Fernando Quirós falleció a los 88 años, y lo conocí porque le tenía alquilado un inmueble. Cuando lo veía, siempre con el cigarro en la boca, le regañaba y él me contestaba: “Desde los 12 años fumo, y de media consumo de un paquete y medio a dos diarios, mi desayuno es un buen vaso de vino de Villaviciosa y diariamente como torreznos y morcilla”. Enfermó unos meses antes de fallecer, y hasta los 87 años andaba todos los días unos tres kilómetros, que empleaba en ir y venir de su casa al huerto que tenía, el cual trabajaba.

Hay distintos casos más, que por falta de espacio no puedo detallar, pero que apuntan en la misma dirección de lo que expongo.

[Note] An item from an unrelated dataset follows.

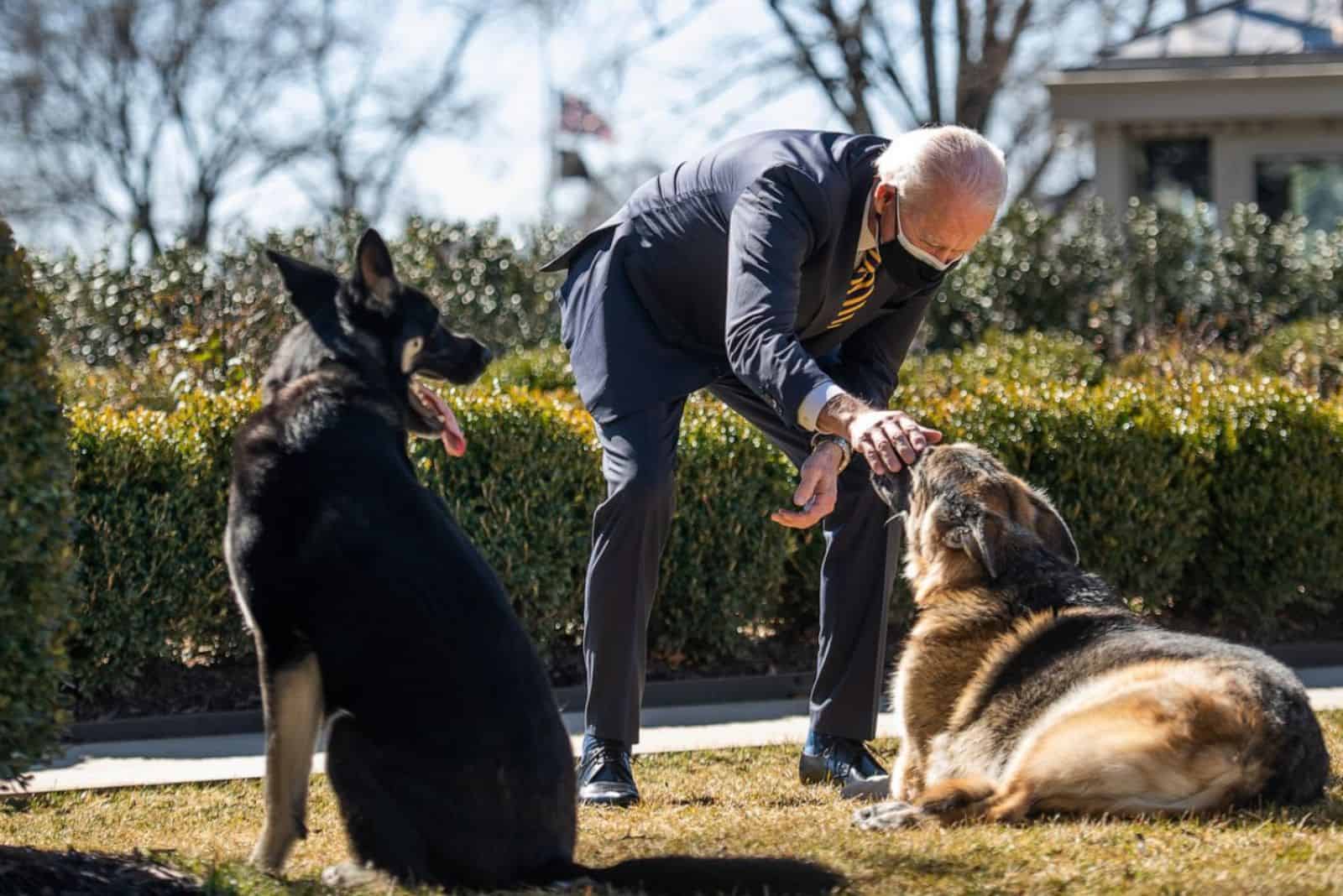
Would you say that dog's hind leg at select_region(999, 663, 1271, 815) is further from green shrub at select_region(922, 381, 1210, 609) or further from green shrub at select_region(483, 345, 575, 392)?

Ni la O.M.S., ni ningún médico, ni científico puede conocer con total seguridad que esto o aquello es lo mejor o lo peor para vivir más o menos. El pilar básico y fundamental está en el misterio de la genética de cada uno de nosotros, ella es la que marcará el tiempo de nuestra existencia, junto al sentido común y equilibrio de lo que hacemos.

La semana pasada acudí al tanatorio a presentar mis condolencias a un buen amigo por el fallecimiento de su hermano. Hablando me manifestó: “De todos los hermanos ya solo quedo yo, que soy el mayor y voy para los 90 años”.

Yo pensé para mis adentros, cosas de la lotería de la genética, como la ternera Adela, por la cual han pagado la friolera de 34.000 euros.